A high driving force in symplectic topology is the celebrated Arnold conjecture concerning the number of fixed points of a Hamitonian symplectomorphism. The analogue of the Arnold conjecture in contact topology was introduced by \textit{S. Sandon} [Geom. Dedicata 165, 95--110 (2013; Zbl 1287.53067)] through the notion of \textit{translated point}. The main result of the paper under review is a version of Sandon's conjecture, namely \textbf{Theorem 1.1.1.}: Let \((M, \omega,. \mathbb{T})\) be a closed monotone symplectic toric manifold with primitive symplectic form.
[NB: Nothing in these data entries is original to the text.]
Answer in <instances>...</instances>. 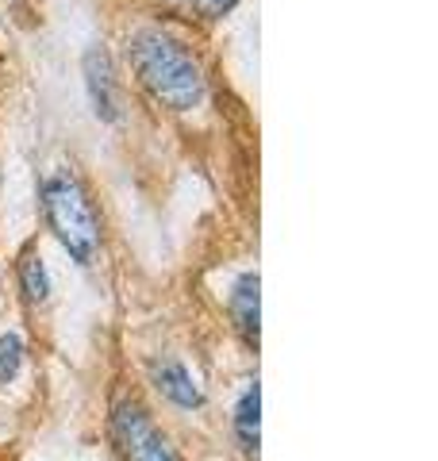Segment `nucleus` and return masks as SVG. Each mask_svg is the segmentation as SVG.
<instances>
[{"label":"nucleus","instance_id":"nucleus-1","mask_svg":"<svg viewBox=\"0 0 438 461\" xmlns=\"http://www.w3.org/2000/svg\"><path fill=\"white\" fill-rule=\"evenodd\" d=\"M127 62L142 81V89L173 112L196 108L204 93H208L196 54L181 39L158 32V27H142V32L127 39Z\"/></svg>","mask_w":438,"mask_h":461},{"label":"nucleus","instance_id":"nucleus-2","mask_svg":"<svg viewBox=\"0 0 438 461\" xmlns=\"http://www.w3.org/2000/svg\"><path fill=\"white\" fill-rule=\"evenodd\" d=\"M42 212L54 230V239L62 242V250L78 266H93L100 250V215L93 208L89 193L81 189L78 177L58 173L42 185Z\"/></svg>","mask_w":438,"mask_h":461},{"label":"nucleus","instance_id":"nucleus-3","mask_svg":"<svg viewBox=\"0 0 438 461\" xmlns=\"http://www.w3.org/2000/svg\"><path fill=\"white\" fill-rule=\"evenodd\" d=\"M112 438L120 446L123 461H178L173 442L162 435V427L151 420V411L139 400H120L112 411Z\"/></svg>","mask_w":438,"mask_h":461},{"label":"nucleus","instance_id":"nucleus-4","mask_svg":"<svg viewBox=\"0 0 438 461\" xmlns=\"http://www.w3.org/2000/svg\"><path fill=\"white\" fill-rule=\"evenodd\" d=\"M85 85H89V100H93V112L100 115L105 123L120 120V93H115V74H112V62L108 54L93 47L85 54Z\"/></svg>","mask_w":438,"mask_h":461},{"label":"nucleus","instance_id":"nucleus-5","mask_svg":"<svg viewBox=\"0 0 438 461\" xmlns=\"http://www.w3.org/2000/svg\"><path fill=\"white\" fill-rule=\"evenodd\" d=\"M261 281L258 273H242V277L235 281V288H231V320H235V330L242 335L246 346H258L261 339Z\"/></svg>","mask_w":438,"mask_h":461},{"label":"nucleus","instance_id":"nucleus-6","mask_svg":"<svg viewBox=\"0 0 438 461\" xmlns=\"http://www.w3.org/2000/svg\"><path fill=\"white\" fill-rule=\"evenodd\" d=\"M151 381L169 403L178 408H204V393L196 388V381L188 377V369L178 362H154L151 366Z\"/></svg>","mask_w":438,"mask_h":461},{"label":"nucleus","instance_id":"nucleus-7","mask_svg":"<svg viewBox=\"0 0 438 461\" xmlns=\"http://www.w3.org/2000/svg\"><path fill=\"white\" fill-rule=\"evenodd\" d=\"M235 438L242 446V454L258 457V446H261V388H258V381L246 384V393L239 396V408H235Z\"/></svg>","mask_w":438,"mask_h":461},{"label":"nucleus","instance_id":"nucleus-8","mask_svg":"<svg viewBox=\"0 0 438 461\" xmlns=\"http://www.w3.org/2000/svg\"><path fill=\"white\" fill-rule=\"evenodd\" d=\"M20 285H23V296L32 300V304H47L50 300V273L42 266L39 254H27L20 262Z\"/></svg>","mask_w":438,"mask_h":461},{"label":"nucleus","instance_id":"nucleus-9","mask_svg":"<svg viewBox=\"0 0 438 461\" xmlns=\"http://www.w3.org/2000/svg\"><path fill=\"white\" fill-rule=\"evenodd\" d=\"M162 5H169L173 12H181L188 20H219V16H227L239 0H162Z\"/></svg>","mask_w":438,"mask_h":461},{"label":"nucleus","instance_id":"nucleus-10","mask_svg":"<svg viewBox=\"0 0 438 461\" xmlns=\"http://www.w3.org/2000/svg\"><path fill=\"white\" fill-rule=\"evenodd\" d=\"M20 366H23V339L20 335H5L0 339V384L16 381Z\"/></svg>","mask_w":438,"mask_h":461}]
</instances>
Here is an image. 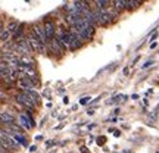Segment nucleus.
<instances>
[{"label": "nucleus", "instance_id": "f257e3e1", "mask_svg": "<svg viewBox=\"0 0 159 153\" xmlns=\"http://www.w3.org/2000/svg\"><path fill=\"white\" fill-rule=\"evenodd\" d=\"M32 34L35 37H37L43 44H49L50 41H49V38H47V32H46V28H44V25L43 24H35L34 27H32Z\"/></svg>", "mask_w": 159, "mask_h": 153}, {"label": "nucleus", "instance_id": "f03ea898", "mask_svg": "<svg viewBox=\"0 0 159 153\" xmlns=\"http://www.w3.org/2000/svg\"><path fill=\"white\" fill-rule=\"evenodd\" d=\"M27 40H28V43H30V46L32 49V52H35V53H44V52H46V44H43L41 41L34 36V34L28 36V37H27Z\"/></svg>", "mask_w": 159, "mask_h": 153}, {"label": "nucleus", "instance_id": "7ed1b4c3", "mask_svg": "<svg viewBox=\"0 0 159 153\" xmlns=\"http://www.w3.org/2000/svg\"><path fill=\"white\" fill-rule=\"evenodd\" d=\"M18 124H19L21 128H24L27 131L34 128V119H32V116L28 112H27V113H21L19 116H18Z\"/></svg>", "mask_w": 159, "mask_h": 153}, {"label": "nucleus", "instance_id": "20e7f679", "mask_svg": "<svg viewBox=\"0 0 159 153\" xmlns=\"http://www.w3.org/2000/svg\"><path fill=\"white\" fill-rule=\"evenodd\" d=\"M68 32H69V38H71V49H69V50H77L78 47H81L83 40H81V37L78 36L77 30H75L74 27H71V28L68 30Z\"/></svg>", "mask_w": 159, "mask_h": 153}, {"label": "nucleus", "instance_id": "39448f33", "mask_svg": "<svg viewBox=\"0 0 159 153\" xmlns=\"http://www.w3.org/2000/svg\"><path fill=\"white\" fill-rule=\"evenodd\" d=\"M16 102L19 105H22L24 107H27V109H35V107H37V105H35L28 96H25L24 93H18V94H16Z\"/></svg>", "mask_w": 159, "mask_h": 153}, {"label": "nucleus", "instance_id": "423d86ee", "mask_svg": "<svg viewBox=\"0 0 159 153\" xmlns=\"http://www.w3.org/2000/svg\"><path fill=\"white\" fill-rule=\"evenodd\" d=\"M75 30H77V28H75ZM77 32H78V36L81 37V40H90V38L94 36V27H91L90 24H87L85 27L77 30Z\"/></svg>", "mask_w": 159, "mask_h": 153}, {"label": "nucleus", "instance_id": "0eeeda50", "mask_svg": "<svg viewBox=\"0 0 159 153\" xmlns=\"http://www.w3.org/2000/svg\"><path fill=\"white\" fill-rule=\"evenodd\" d=\"M44 28H46V32H47V38H49V41H52L53 38L56 37V31H58L55 22H53V21H46V22H44Z\"/></svg>", "mask_w": 159, "mask_h": 153}, {"label": "nucleus", "instance_id": "6e6552de", "mask_svg": "<svg viewBox=\"0 0 159 153\" xmlns=\"http://www.w3.org/2000/svg\"><path fill=\"white\" fill-rule=\"evenodd\" d=\"M50 47H52V50H53V52H55V53H58V55H62V53H64L65 52V47L64 46H62L60 43H59V40L55 37V38H53L52 41H50Z\"/></svg>", "mask_w": 159, "mask_h": 153}, {"label": "nucleus", "instance_id": "1a4fd4ad", "mask_svg": "<svg viewBox=\"0 0 159 153\" xmlns=\"http://www.w3.org/2000/svg\"><path fill=\"white\" fill-rule=\"evenodd\" d=\"M0 118H2V124H7V125H11L15 122V118L12 116L11 112H6V110H2L0 112Z\"/></svg>", "mask_w": 159, "mask_h": 153}, {"label": "nucleus", "instance_id": "9d476101", "mask_svg": "<svg viewBox=\"0 0 159 153\" xmlns=\"http://www.w3.org/2000/svg\"><path fill=\"white\" fill-rule=\"evenodd\" d=\"M113 3V7L117 9L118 12L124 11V9H128V0H115Z\"/></svg>", "mask_w": 159, "mask_h": 153}, {"label": "nucleus", "instance_id": "9b49d317", "mask_svg": "<svg viewBox=\"0 0 159 153\" xmlns=\"http://www.w3.org/2000/svg\"><path fill=\"white\" fill-rule=\"evenodd\" d=\"M12 135L15 137V140L19 143V146H28V143H27V138L22 133H12ZM30 147V146H28Z\"/></svg>", "mask_w": 159, "mask_h": 153}, {"label": "nucleus", "instance_id": "f8f14e48", "mask_svg": "<svg viewBox=\"0 0 159 153\" xmlns=\"http://www.w3.org/2000/svg\"><path fill=\"white\" fill-rule=\"evenodd\" d=\"M0 36H2V44H6V41H9V38H11L12 34L6 30V27H3V25H2V30H0Z\"/></svg>", "mask_w": 159, "mask_h": 153}, {"label": "nucleus", "instance_id": "ddd939ff", "mask_svg": "<svg viewBox=\"0 0 159 153\" xmlns=\"http://www.w3.org/2000/svg\"><path fill=\"white\" fill-rule=\"evenodd\" d=\"M18 28H19V24H18L16 21H11V22L7 24V27H6V30H7L9 32H11L12 36H13V34L18 31Z\"/></svg>", "mask_w": 159, "mask_h": 153}, {"label": "nucleus", "instance_id": "4468645a", "mask_svg": "<svg viewBox=\"0 0 159 153\" xmlns=\"http://www.w3.org/2000/svg\"><path fill=\"white\" fill-rule=\"evenodd\" d=\"M21 63L27 66H34V59L31 56H21Z\"/></svg>", "mask_w": 159, "mask_h": 153}, {"label": "nucleus", "instance_id": "2eb2a0df", "mask_svg": "<svg viewBox=\"0 0 159 153\" xmlns=\"http://www.w3.org/2000/svg\"><path fill=\"white\" fill-rule=\"evenodd\" d=\"M94 5H96V9H106V6L111 5V2H108V0H96Z\"/></svg>", "mask_w": 159, "mask_h": 153}, {"label": "nucleus", "instance_id": "dca6fc26", "mask_svg": "<svg viewBox=\"0 0 159 153\" xmlns=\"http://www.w3.org/2000/svg\"><path fill=\"white\" fill-rule=\"evenodd\" d=\"M128 99V96H125V94H118L117 97H113L112 100H113V103H122V102H125Z\"/></svg>", "mask_w": 159, "mask_h": 153}, {"label": "nucleus", "instance_id": "f3484780", "mask_svg": "<svg viewBox=\"0 0 159 153\" xmlns=\"http://www.w3.org/2000/svg\"><path fill=\"white\" fill-rule=\"evenodd\" d=\"M141 2H136V0H128V9L132 11V9H136V7H138Z\"/></svg>", "mask_w": 159, "mask_h": 153}, {"label": "nucleus", "instance_id": "a211bd4d", "mask_svg": "<svg viewBox=\"0 0 159 153\" xmlns=\"http://www.w3.org/2000/svg\"><path fill=\"white\" fill-rule=\"evenodd\" d=\"M88 103H91L90 97H83L81 100H80V105H88Z\"/></svg>", "mask_w": 159, "mask_h": 153}, {"label": "nucleus", "instance_id": "6ab92c4d", "mask_svg": "<svg viewBox=\"0 0 159 153\" xmlns=\"http://www.w3.org/2000/svg\"><path fill=\"white\" fill-rule=\"evenodd\" d=\"M109 131L113 133V137H119V135H121V131H119V130H113V128H111Z\"/></svg>", "mask_w": 159, "mask_h": 153}, {"label": "nucleus", "instance_id": "aec40b11", "mask_svg": "<svg viewBox=\"0 0 159 153\" xmlns=\"http://www.w3.org/2000/svg\"><path fill=\"white\" fill-rule=\"evenodd\" d=\"M152 63H153V61H147V62H144L143 65H141V68H143V69H146V68H147V66H150Z\"/></svg>", "mask_w": 159, "mask_h": 153}, {"label": "nucleus", "instance_id": "412c9836", "mask_svg": "<svg viewBox=\"0 0 159 153\" xmlns=\"http://www.w3.org/2000/svg\"><path fill=\"white\" fill-rule=\"evenodd\" d=\"M105 141H106V138H105V137H99V138H97V144H99V146L105 144Z\"/></svg>", "mask_w": 159, "mask_h": 153}, {"label": "nucleus", "instance_id": "4be33fe9", "mask_svg": "<svg viewBox=\"0 0 159 153\" xmlns=\"http://www.w3.org/2000/svg\"><path fill=\"white\" fill-rule=\"evenodd\" d=\"M35 150H37V146H35V144H32V146L28 147V152H30V153H32V152H35Z\"/></svg>", "mask_w": 159, "mask_h": 153}, {"label": "nucleus", "instance_id": "5701e85b", "mask_svg": "<svg viewBox=\"0 0 159 153\" xmlns=\"http://www.w3.org/2000/svg\"><path fill=\"white\" fill-rule=\"evenodd\" d=\"M80 152H81V153H90V150L85 149V147H81V149H80Z\"/></svg>", "mask_w": 159, "mask_h": 153}, {"label": "nucleus", "instance_id": "b1692460", "mask_svg": "<svg viewBox=\"0 0 159 153\" xmlns=\"http://www.w3.org/2000/svg\"><path fill=\"white\" fill-rule=\"evenodd\" d=\"M62 102H64L65 105H68V103H69V99H68V97H64V99H62Z\"/></svg>", "mask_w": 159, "mask_h": 153}, {"label": "nucleus", "instance_id": "393cba45", "mask_svg": "<svg viewBox=\"0 0 159 153\" xmlns=\"http://www.w3.org/2000/svg\"><path fill=\"white\" fill-rule=\"evenodd\" d=\"M94 113V109H88L87 110V115H93Z\"/></svg>", "mask_w": 159, "mask_h": 153}, {"label": "nucleus", "instance_id": "a878e982", "mask_svg": "<svg viewBox=\"0 0 159 153\" xmlns=\"http://www.w3.org/2000/svg\"><path fill=\"white\" fill-rule=\"evenodd\" d=\"M156 37H158V34H156V32H153V34H152V38H150V41H153Z\"/></svg>", "mask_w": 159, "mask_h": 153}, {"label": "nucleus", "instance_id": "bb28decb", "mask_svg": "<svg viewBox=\"0 0 159 153\" xmlns=\"http://www.w3.org/2000/svg\"><path fill=\"white\" fill-rule=\"evenodd\" d=\"M53 143H55V141H52V140H50V141H47V143H46V146H47V147H50V146H53Z\"/></svg>", "mask_w": 159, "mask_h": 153}, {"label": "nucleus", "instance_id": "cd10ccee", "mask_svg": "<svg viewBox=\"0 0 159 153\" xmlns=\"http://www.w3.org/2000/svg\"><path fill=\"white\" fill-rule=\"evenodd\" d=\"M156 46H158V43H156V41H153V43H152V44H150V49H155Z\"/></svg>", "mask_w": 159, "mask_h": 153}, {"label": "nucleus", "instance_id": "c85d7f7f", "mask_svg": "<svg viewBox=\"0 0 159 153\" xmlns=\"http://www.w3.org/2000/svg\"><path fill=\"white\" fill-rule=\"evenodd\" d=\"M2 153H6V152H5V149H3V147H2Z\"/></svg>", "mask_w": 159, "mask_h": 153}]
</instances>
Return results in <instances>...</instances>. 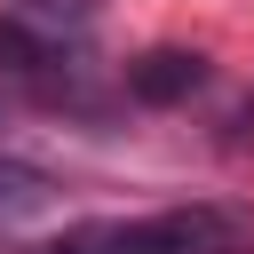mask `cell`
I'll return each mask as SVG.
<instances>
[{"label":"cell","mask_w":254,"mask_h":254,"mask_svg":"<svg viewBox=\"0 0 254 254\" xmlns=\"http://www.w3.org/2000/svg\"><path fill=\"white\" fill-rule=\"evenodd\" d=\"M198 79H206V56H190V48H151L127 64L135 103H183V95H198Z\"/></svg>","instance_id":"cell-3"},{"label":"cell","mask_w":254,"mask_h":254,"mask_svg":"<svg viewBox=\"0 0 254 254\" xmlns=\"http://www.w3.org/2000/svg\"><path fill=\"white\" fill-rule=\"evenodd\" d=\"M254 222L230 206H175L151 222H87L48 254H246Z\"/></svg>","instance_id":"cell-1"},{"label":"cell","mask_w":254,"mask_h":254,"mask_svg":"<svg viewBox=\"0 0 254 254\" xmlns=\"http://www.w3.org/2000/svg\"><path fill=\"white\" fill-rule=\"evenodd\" d=\"M0 16H16L48 56H64V64H79V40L95 32V16H103V0H8Z\"/></svg>","instance_id":"cell-2"},{"label":"cell","mask_w":254,"mask_h":254,"mask_svg":"<svg viewBox=\"0 0 254 254\" xmlns=\"http://www.w3.org/2000/svg\"><path fill=\"white\" fill-rule=\"evenodd\" d=\"M48 206V175L40 167H0V214H40Z\"/></svg>","instance_id":"cell-4"}]
</instances>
Assume that it is different from \((\mathbb{C}P^{n-1}, \omega _{FS}, \mathbb{T}^n/S^1)\) and let \((V, \xi:=ker\ \alpha )\) be the prequantization space over \((M, \omega )\) with Euler class \(-[\omega ]\). Then any \(\phi \in \operatorname{Cont}_0(V, \xi )\) has at least \(N_M\) \(\alpha \)-translated points. The minimal Chern number \(N_M\) of a monotone symplectic toric manifold is always strictly smaller than its cuplength \(cl(M)=\dim _{\mathbb{C}}M+1\) unless \((M, \omega )=(\mathbb{C}P^{n-1}, \omega _{FS})\) when both quantities equal \(n\).